=== Source passage ===
----------

Palmetto General Hospital in Miami-Dade County
Palmetto General Hospital (via WLRN)
Steward Health Care operates eight hospitals in Florida, including Palmetto General Hospital in Miami-Dade County. The company, which runs 31 hospitals nationwide, filed for bankruptcy protection Monday, May 6, 2024, in the U.S. Bankruptcy Court for the Southern District of Texas.

The Dallas-based company, which runs eight hospitals in Florida, says it does not expect any interruptions in its day-to-day operations during the reorganization.

Hospital operator Steward Health Care filed for bankruptcy protection on Monday, but pledged to maintain the eight locations it operates in Florida.

In a press release, company officials said Steward took the step as a necessary measure to allow the company to continue to provide needed care to its patients.

The Dallas-based company filed for protection in the U.S. Bankruptcy Court for the Southern District of Texas.

----------

=== Entries shown ===
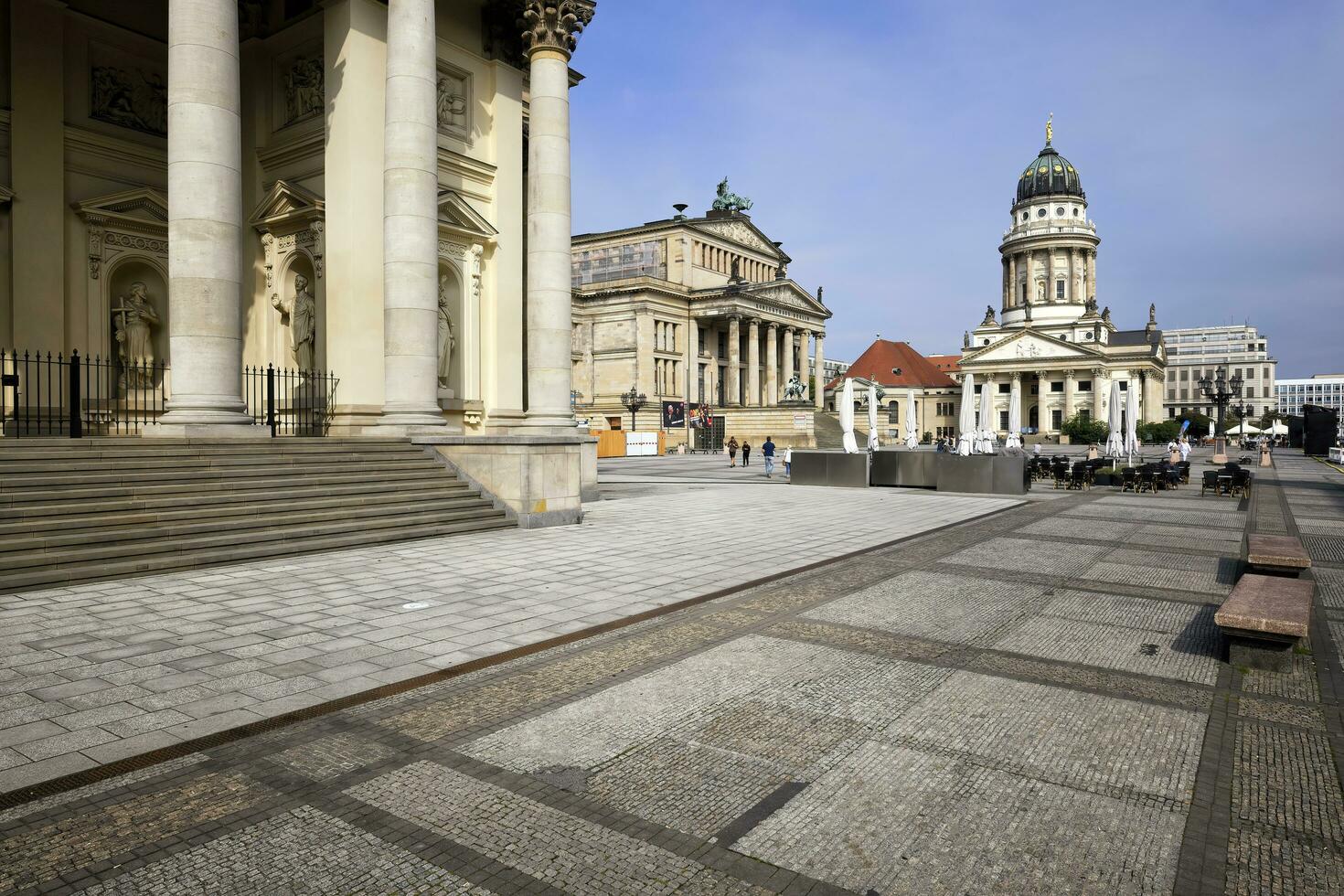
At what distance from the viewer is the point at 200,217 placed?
1388cm

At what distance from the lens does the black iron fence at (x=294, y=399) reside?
18.8 metres

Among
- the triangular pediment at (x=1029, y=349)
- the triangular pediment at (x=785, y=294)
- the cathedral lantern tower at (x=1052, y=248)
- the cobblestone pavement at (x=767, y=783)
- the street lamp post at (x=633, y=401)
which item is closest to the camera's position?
the cobblestone pavement at (x=767, y=783)

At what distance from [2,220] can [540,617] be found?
57.8 ft

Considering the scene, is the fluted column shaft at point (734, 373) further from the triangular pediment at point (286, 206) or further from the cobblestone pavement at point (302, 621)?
the cobblestone pavement at point (302, 621)

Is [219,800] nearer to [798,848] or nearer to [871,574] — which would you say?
[798,848]

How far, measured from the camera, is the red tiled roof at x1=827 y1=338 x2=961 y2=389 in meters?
130

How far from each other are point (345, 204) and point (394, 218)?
231 centimetres

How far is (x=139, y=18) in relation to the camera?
2064 centimetres

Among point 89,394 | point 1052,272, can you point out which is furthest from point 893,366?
point 89,394

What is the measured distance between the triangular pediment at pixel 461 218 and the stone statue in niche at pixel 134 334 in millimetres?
7593

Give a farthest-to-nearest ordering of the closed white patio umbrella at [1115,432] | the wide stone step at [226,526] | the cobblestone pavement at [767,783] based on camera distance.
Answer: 1. the closed white patio umbrella at [1115,432]
2. the wide stone step at [226,526]
3. the cobblestone pavement at [767,783]

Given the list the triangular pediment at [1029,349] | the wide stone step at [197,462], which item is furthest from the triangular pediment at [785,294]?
the wide stone step at [197,462]

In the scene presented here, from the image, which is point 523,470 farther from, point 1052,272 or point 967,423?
point 1052,272

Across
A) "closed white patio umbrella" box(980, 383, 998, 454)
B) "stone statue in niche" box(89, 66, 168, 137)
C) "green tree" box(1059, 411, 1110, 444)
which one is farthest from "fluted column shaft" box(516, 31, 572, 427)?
"green tree" box(1059, 411, 1110, 444)
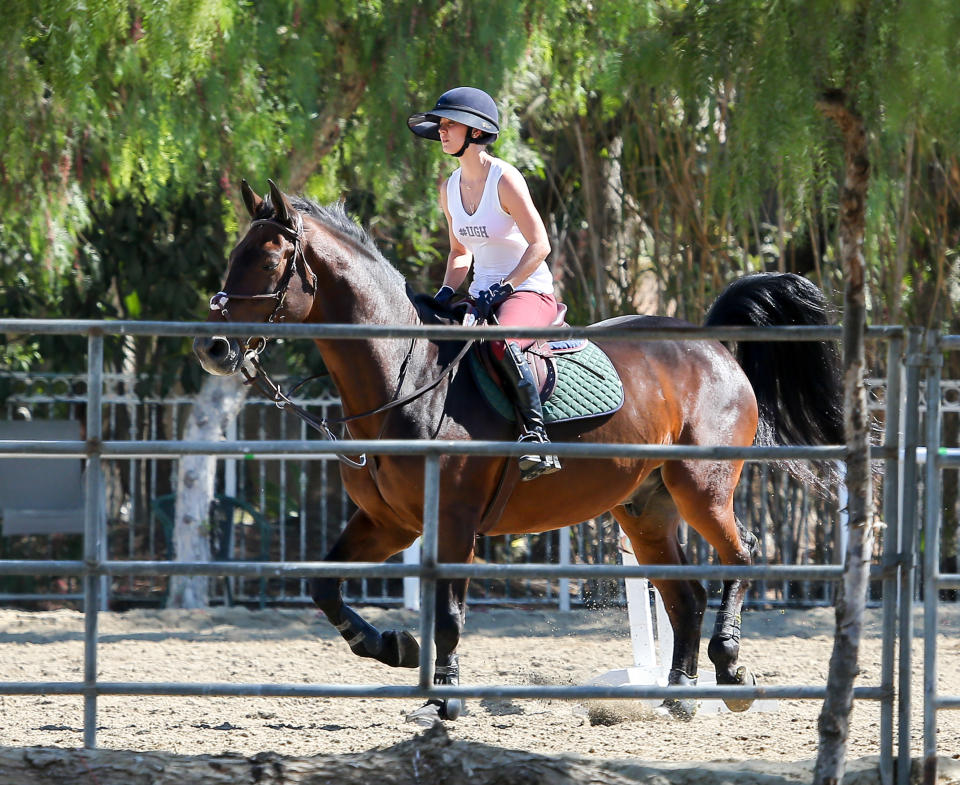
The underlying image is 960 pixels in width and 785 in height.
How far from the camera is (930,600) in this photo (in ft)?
10.7

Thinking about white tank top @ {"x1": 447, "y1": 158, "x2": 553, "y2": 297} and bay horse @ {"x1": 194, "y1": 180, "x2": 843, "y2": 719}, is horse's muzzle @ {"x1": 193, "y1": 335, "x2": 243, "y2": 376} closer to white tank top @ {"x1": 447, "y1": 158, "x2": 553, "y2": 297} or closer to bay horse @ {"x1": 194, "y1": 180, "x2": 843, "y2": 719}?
bay horse @ {"x1": 194, "y1": 180, "x2": 843, "y2": 719}

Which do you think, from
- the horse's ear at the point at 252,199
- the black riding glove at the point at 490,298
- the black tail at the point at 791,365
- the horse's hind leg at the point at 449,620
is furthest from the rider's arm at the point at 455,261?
the black tail at the point at 791,365

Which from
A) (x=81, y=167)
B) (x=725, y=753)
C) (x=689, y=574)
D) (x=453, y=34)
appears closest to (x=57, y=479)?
(x=81, y=167)

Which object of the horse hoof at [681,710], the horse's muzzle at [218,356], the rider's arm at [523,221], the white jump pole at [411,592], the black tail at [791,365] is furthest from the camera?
the white jump pole at [411,592]

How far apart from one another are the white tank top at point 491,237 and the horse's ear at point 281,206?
0.77 metres

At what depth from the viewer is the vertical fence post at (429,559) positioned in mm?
3242

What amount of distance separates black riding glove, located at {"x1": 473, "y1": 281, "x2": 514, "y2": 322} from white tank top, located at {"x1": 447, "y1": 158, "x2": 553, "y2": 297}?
0.29 ft

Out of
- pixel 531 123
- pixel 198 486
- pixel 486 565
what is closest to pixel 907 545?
pixel 486 565

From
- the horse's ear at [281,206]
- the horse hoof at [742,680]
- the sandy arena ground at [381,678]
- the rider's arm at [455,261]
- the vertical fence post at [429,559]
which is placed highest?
the horse's ear at [281,206]

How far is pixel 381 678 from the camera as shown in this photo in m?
6.12

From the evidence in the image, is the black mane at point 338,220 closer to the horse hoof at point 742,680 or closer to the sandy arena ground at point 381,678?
the sandy arena ground at point 381,678

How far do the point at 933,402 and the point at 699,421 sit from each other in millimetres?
2185

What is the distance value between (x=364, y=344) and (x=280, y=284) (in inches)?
15.6

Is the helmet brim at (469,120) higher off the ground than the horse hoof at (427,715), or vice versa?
the helmet brim at (469,120)
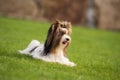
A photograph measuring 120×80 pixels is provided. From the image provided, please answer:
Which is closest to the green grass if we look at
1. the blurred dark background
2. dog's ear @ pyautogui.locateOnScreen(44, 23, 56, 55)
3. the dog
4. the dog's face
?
the dog

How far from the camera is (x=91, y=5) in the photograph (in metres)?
24.1

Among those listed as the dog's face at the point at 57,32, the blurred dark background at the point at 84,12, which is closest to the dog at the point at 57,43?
the dog's face at the point at 57,32

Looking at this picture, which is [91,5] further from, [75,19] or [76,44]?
[76,44]

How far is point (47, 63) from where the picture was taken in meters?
9.47

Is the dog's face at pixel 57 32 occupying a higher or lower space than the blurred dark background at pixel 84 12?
lower

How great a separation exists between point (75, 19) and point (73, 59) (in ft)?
41.5

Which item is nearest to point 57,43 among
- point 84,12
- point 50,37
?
point 50,37

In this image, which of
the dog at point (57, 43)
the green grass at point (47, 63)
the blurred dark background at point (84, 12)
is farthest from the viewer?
the blurred dark background at point (84, 12)

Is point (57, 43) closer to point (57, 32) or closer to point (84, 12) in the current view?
point (57, 32)

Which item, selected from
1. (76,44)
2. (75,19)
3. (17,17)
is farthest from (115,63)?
(75,19)

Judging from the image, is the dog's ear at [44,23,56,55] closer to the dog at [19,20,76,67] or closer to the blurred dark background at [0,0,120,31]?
the dog at [19,20,76,67]

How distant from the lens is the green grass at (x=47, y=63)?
8.23m

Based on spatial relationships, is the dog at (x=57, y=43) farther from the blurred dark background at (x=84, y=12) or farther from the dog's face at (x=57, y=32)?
the blurred dark background at (x=84, y=12)

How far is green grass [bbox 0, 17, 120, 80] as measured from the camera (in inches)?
324
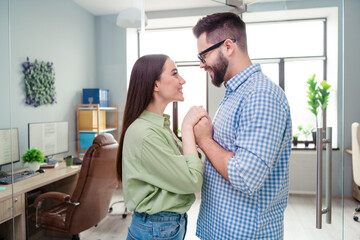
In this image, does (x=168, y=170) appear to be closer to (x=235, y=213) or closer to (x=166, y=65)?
(x=235, y=213)

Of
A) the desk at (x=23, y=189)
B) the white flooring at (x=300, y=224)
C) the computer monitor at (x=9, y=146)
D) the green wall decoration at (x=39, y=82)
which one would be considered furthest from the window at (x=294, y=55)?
the computer monitor at (x=9, y=146)

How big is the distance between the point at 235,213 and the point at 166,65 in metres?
0.60

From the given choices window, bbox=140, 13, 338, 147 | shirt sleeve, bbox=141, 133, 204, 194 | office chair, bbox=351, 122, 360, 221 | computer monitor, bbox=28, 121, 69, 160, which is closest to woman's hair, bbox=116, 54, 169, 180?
shirt sleeve, bbox=141, 133, 204, 194

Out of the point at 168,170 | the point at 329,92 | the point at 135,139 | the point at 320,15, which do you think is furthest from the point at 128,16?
the point at 329,92

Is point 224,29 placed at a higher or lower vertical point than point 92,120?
higher

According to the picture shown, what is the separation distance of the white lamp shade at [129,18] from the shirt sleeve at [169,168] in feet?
2.71

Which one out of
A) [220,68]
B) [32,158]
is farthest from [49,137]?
[220,68]

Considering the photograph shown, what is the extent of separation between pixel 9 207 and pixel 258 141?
4.68 feet

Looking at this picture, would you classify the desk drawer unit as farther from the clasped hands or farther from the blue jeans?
the clasped hands

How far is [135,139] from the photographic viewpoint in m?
0.98

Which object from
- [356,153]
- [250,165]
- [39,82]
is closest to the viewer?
[250,165]

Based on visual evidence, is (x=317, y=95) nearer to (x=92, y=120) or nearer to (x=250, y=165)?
(x=250, y=165)

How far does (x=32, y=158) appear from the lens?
4.93ft

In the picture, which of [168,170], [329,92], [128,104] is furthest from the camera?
[329,92]
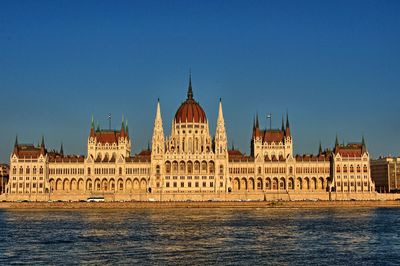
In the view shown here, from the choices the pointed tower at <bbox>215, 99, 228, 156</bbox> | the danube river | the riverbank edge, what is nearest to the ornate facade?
the pointed tower at <bbox>215, 99, 228, 156</bbox>

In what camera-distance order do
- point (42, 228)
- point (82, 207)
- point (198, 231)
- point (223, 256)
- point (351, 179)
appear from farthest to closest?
1. point (351, 179)
2. point (82, 207)
3. point (42, 228)
4. point (198, 231)
5. point (223, 256)

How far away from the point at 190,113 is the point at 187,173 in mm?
15611

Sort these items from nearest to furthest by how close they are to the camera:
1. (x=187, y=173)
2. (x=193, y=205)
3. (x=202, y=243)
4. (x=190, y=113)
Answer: (x=202, y=243)
(x=193, y=205)
(x=187, y=173)
(x=190, y=113)

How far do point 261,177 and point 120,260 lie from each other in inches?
4289

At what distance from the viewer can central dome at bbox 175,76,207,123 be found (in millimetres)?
163625

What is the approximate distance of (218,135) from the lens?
159000 mm

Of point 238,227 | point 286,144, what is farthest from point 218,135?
point 238,227

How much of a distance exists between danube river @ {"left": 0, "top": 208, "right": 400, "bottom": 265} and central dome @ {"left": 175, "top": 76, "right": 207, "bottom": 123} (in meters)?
76.9

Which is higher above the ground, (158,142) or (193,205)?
(158,142)

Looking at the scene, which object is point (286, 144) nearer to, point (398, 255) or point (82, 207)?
point (82, 207)

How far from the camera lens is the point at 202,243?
60719 mm

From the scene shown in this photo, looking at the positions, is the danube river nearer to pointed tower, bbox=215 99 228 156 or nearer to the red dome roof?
pointed tower, bbox=215 99 228 156

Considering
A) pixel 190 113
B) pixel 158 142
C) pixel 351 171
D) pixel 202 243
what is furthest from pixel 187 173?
pixel 202 243

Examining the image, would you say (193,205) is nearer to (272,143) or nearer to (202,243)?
(272,143)
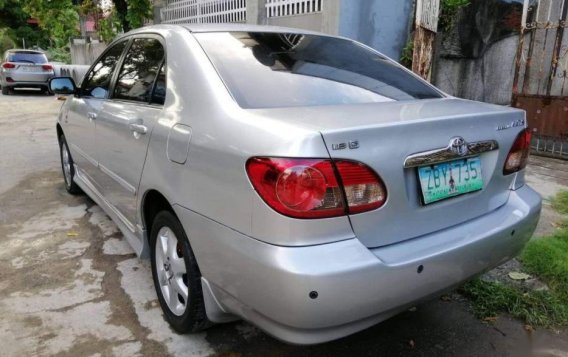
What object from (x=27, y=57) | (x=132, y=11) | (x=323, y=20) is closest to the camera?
(x=323, y=20)

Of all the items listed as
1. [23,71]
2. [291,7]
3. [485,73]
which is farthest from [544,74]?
[23,71]

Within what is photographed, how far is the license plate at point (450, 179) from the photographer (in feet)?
6.48

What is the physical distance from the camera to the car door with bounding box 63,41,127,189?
354cm

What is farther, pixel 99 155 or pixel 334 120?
pixel 99 155

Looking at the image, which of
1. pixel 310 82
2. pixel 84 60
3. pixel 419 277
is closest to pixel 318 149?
pixel 419 277

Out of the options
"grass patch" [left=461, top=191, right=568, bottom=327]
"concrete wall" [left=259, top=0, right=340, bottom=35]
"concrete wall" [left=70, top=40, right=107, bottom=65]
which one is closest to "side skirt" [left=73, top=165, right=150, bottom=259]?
"grass patch" [left=461, top=191, right=568, bottom=327]

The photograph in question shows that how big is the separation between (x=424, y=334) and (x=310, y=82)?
4.80 ft

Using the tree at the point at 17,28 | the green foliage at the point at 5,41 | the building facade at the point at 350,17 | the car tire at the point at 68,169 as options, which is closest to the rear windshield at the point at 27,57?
the building facade at the point at 350,17

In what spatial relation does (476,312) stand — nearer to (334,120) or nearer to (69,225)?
(334,120)

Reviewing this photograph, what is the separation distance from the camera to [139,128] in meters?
2.67

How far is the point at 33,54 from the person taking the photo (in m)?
17.4

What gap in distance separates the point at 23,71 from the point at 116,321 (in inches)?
661

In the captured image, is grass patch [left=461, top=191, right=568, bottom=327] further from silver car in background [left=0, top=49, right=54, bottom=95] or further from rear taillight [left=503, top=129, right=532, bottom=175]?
silver car in background [left=0, top=49, right=54, bottom=95]

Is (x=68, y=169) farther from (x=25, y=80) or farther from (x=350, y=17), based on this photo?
(x=25, y=80)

----------

=== Exercise aim ===
Answer these questions from the Steward Health Care passage:
1. How many hospitals does the company run nationwide?
2. In which city is the company based?
3. In which court did the company file for bankruptcy protection?

=== Result of the task ===
1. 31
2. Dallas
3. The U.S. Bankruptcy Court for the Southern District of Texas